Entré en la I-95 y empecé a conducir hacia Jackson. Había varios hospitales más cercanos, pero si eres un policía de Miami, sueles dirigirte a Jackson, porque tiene una de las mejores unidades de trauma del país. Y como Chutsky me había asegurado que la visita era sólo preventiva, pensé que lo mejor era acudir a los expertos.

Así que conduje hacia el sur lo más rápido que pude, en silencio durante los diez primeros minutos, y justo antes de desviarme por la Dolphin Expressway oí sirenas, y después más sirenas, y una columna de vehículos de emergencia lo bastante larga para hacer frente a una invasión de gran envergadura apareció en dirección contraria. Iba seguida de muy cerca por otra columna de camiones provistos de antenas parabólicas, de los departamentos de noticias locales, todos en dirección norte, cabía suponer que hacia Buccaneer Land. Momentos después de que el ruido se disipara, oí movimientos en el asiento de atrás, y unos segundos después Deborah habló.

—Joder —rezongó, una primera palabra que no podía sorprenderme, teniendo en cuenta el origen—. Oh, joder.

—Te encuentras bien, Deborah —dije, y torcí el cuello para verla por el retrovisor. Estaba tumbada con las manos enlazadas sobre el estómago y una expresión de pavor entumecido en la cara—. Vamos camino de Jackson, sólo para que te echen un vistazo. No hay nada de qué preocuparse: estás bien.

—¿Samantha Aldovar?

—Mmm… No lo consiguió.

Miré otra vez por el espejo. Deborah cerró los ojos y se masajeó el estómago.

—¿Dónde está Chutsky?

—Bien, ah, la verdad es que no lo sé. O sea, está bien, ya sabes, no resultó herido.
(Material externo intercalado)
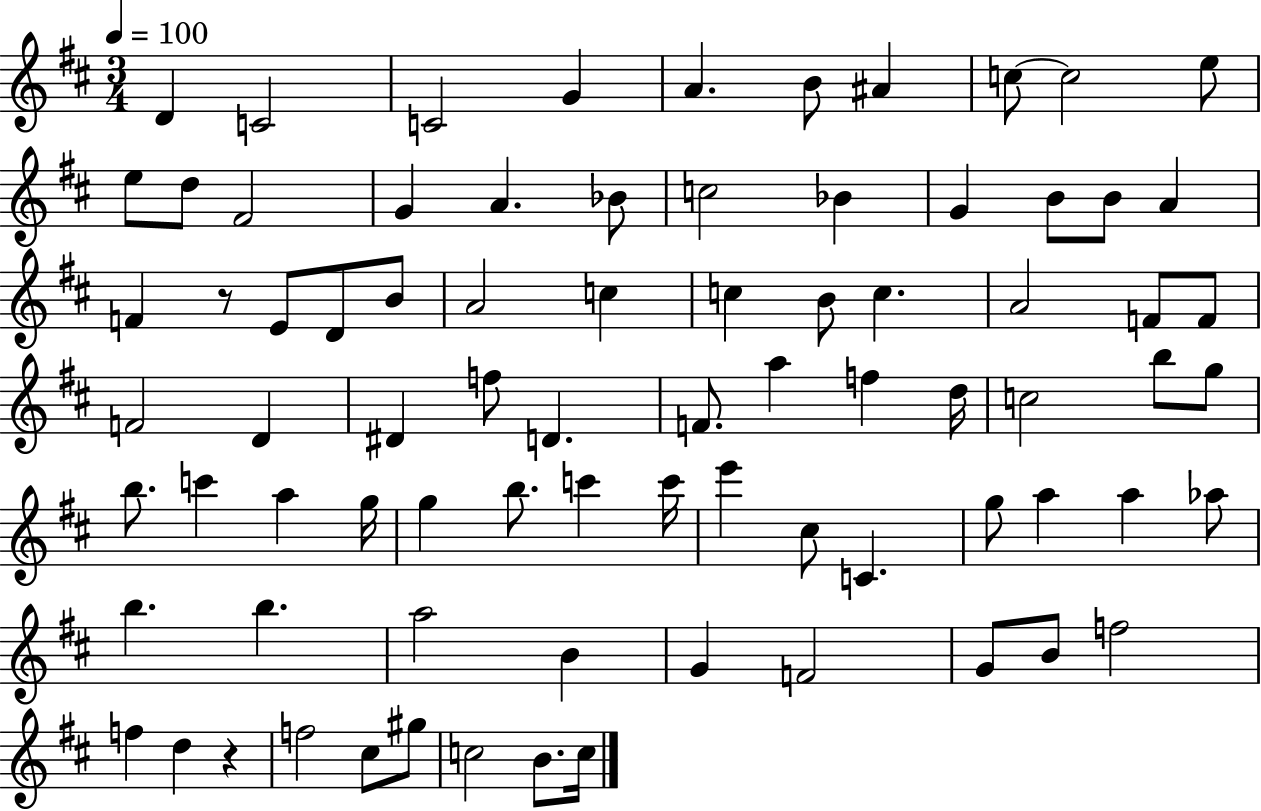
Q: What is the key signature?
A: D major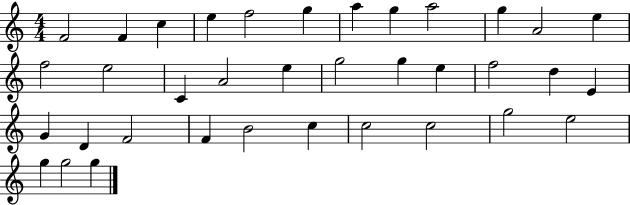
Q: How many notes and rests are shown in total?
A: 36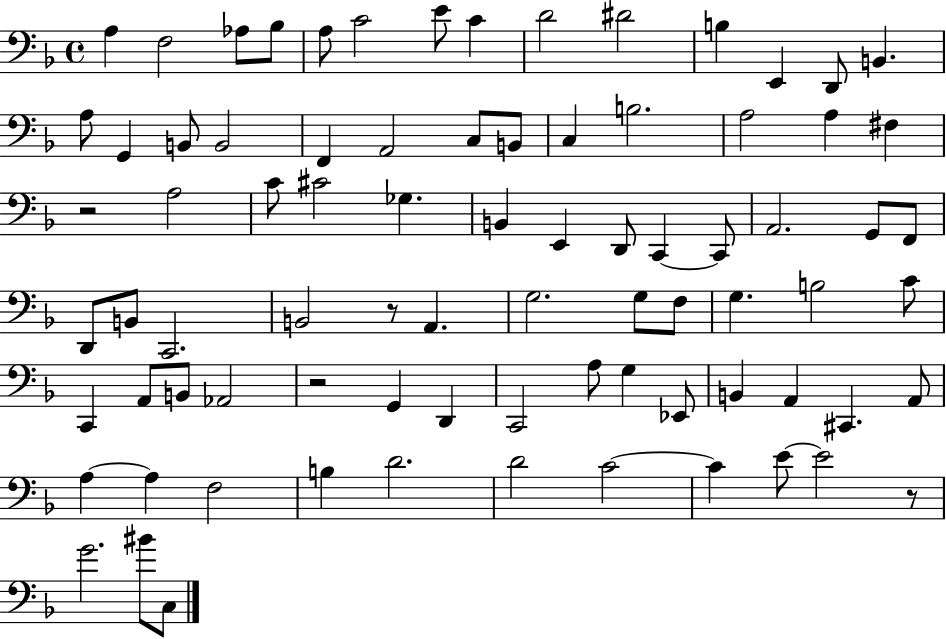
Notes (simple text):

A3/q F3/h Ab3/e Bb3/e A3/e C4/h E4/e C4/q D4/h D#4/h B3/q E2/q D2/e B2/q. A3/e G2/q B2/e B2/h F2/q A2/h C3/e B2/e C3/q B3/h. A3/h A3/q F#3/q R/h A3/h C4/e C#4/h Gb3/q. B2/q E2/q D2/e C2/q C2/e A2/h. G2/e F2/e D2/e B2/e C2/h. B2/h R/e A2/q. G3/h. G3/e F3/e G3/q. B3/h C4/e C2/q A2/e B2/e Ab2/h R/h G2/q D2/q C2/h A3/e G3/q Eb2/e B2/q A2/q C#2/q. A2/e A3/q A3/q F3/h B3/q D4/h. D4/h C4/h C4/q E4/e E4/h R/e G4/h. BIS4/e C3/e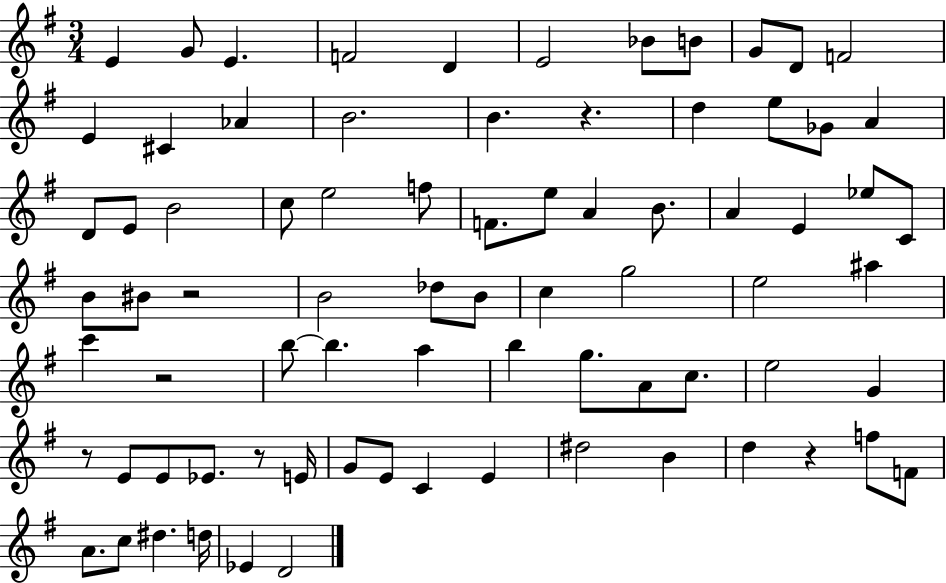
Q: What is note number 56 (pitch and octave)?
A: Eb4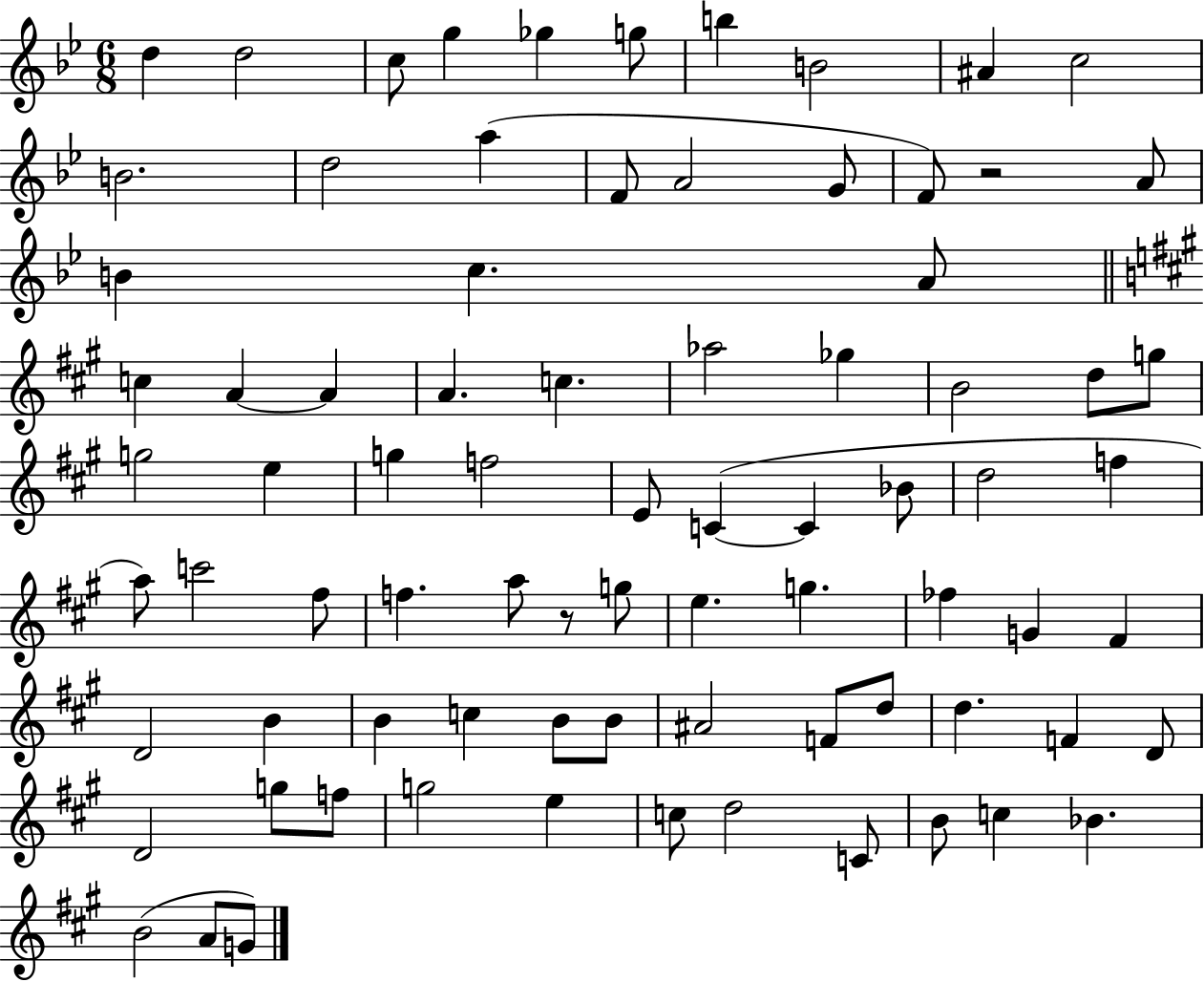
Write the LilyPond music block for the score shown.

{
  \clef treble
  \numericTimeSignature
  \time 6/8
  \key bes \major
  d''4 d''2 | c''8 g''4 ges''4 g''8 | b''4 b'2 | ais'4 c''2 | \break b'2. | d''2 a''4( | f'8 a'2 g'8 | f'8) r2 a'8 | \break b'4 c''4. a'8 | \bar "||" \break \key a \major c''4 a'4~~ a'4 | a'4. c''4. | aes''2 ges''4 | b'2 d''8 g''8 | \break g''2 e''4 | g''4 f''2 | e'8 c'4~(~ c'4 bes'8 | d''2 f''4 | \break a''8) c'''2 fis''8 | f''4. a''8 r8 g''8 | e''4. g''4. | fes''4 g'4 fis'4 | \break d'2 b'4 | b'4 c''4 b'8 b'8 | ais'2 f'8 d''8 | d''4. f'4 d'8 | \break d'2 g''8 f''8 | g''2 e''4 | c''8 d''2 c'8 | b'8 c''4 bes'4. | \break b'2( a'8 g'8) | \bar "|."
}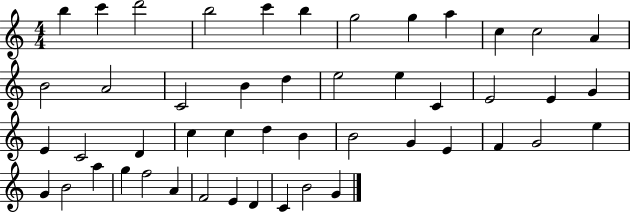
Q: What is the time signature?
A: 4/4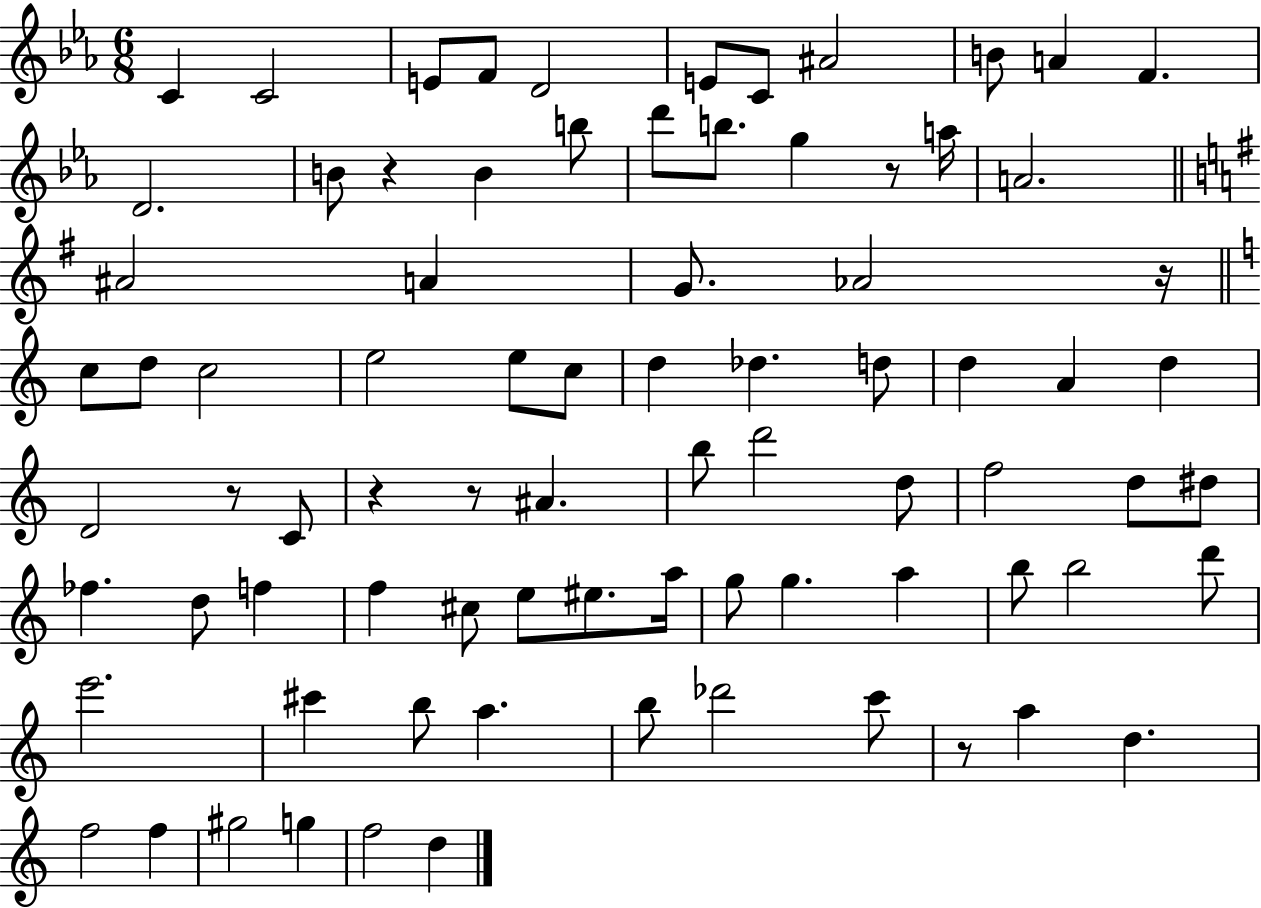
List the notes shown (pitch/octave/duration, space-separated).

C4/q C4/h E4/e F4/e D4/h E4/e C4/e A#4/h B4/e A4/q F4/q. D4/h. B4/e R/q B4/q B5/e D6/e B5/e. G5/q R/e A5/s A4/h. A#4/h A4/q G4/e. Ab4/h R/s C5/e D5/e C5/h E5/h E5/e C5/e D5/q Db5/q. D5/e D5/q A4/q D5/q D4/h R/e C4/e R/q R/e A#4/q. B5/e D6/h D5/e F5/h D5/e D#5/e FES5/q. D5/e F5/q F5/q C#5/e E5/e EIS5/e. A5/s G5/e G5/q. A5/q B5/e B5/h D6/e E6/h. C#6/q B5/e A5/q. B5/e Db6/h C6/e R/e A5/q D5/q. F5/h F5/q G#5/h G5/q F5/h D5/q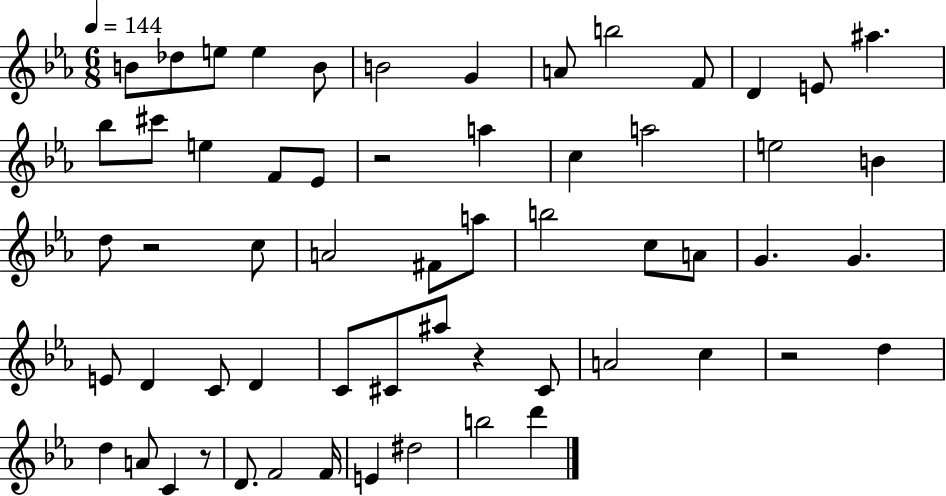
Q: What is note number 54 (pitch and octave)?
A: D6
Dijo «Dile a Deborah que la quiero», y se largó, pero…

Un camión grande dio un bandazo delante de mí, aunque yo iba en el carril de ocupación múltiple, y tuve que dar un volantazo y frenar. Cuando volví a mirar por el retrovisor, ella seguía con los ojos cerrados.

—Se ha ido —comentó—. Cree que me ha fallado, así que le dio un ataque de nobleza y me ha dejado. Justo cuando más le necesitaba.

La idea de necesitar a Chutsky, dejando aparte el «más», se me antojó casi increíble, pero le seguí la corriente.

—Te vas a poner bien, hermanita —dije, en busca de las palabras tranquilizadoras exactas—. En Jackson te echarán un vistazo, pero estoy seguro de que estás bien, y volverás al trabajo mañana y todo te parecerá normal, y…

—Estoy embarazada —dijo, lo cual me dejó sin habla.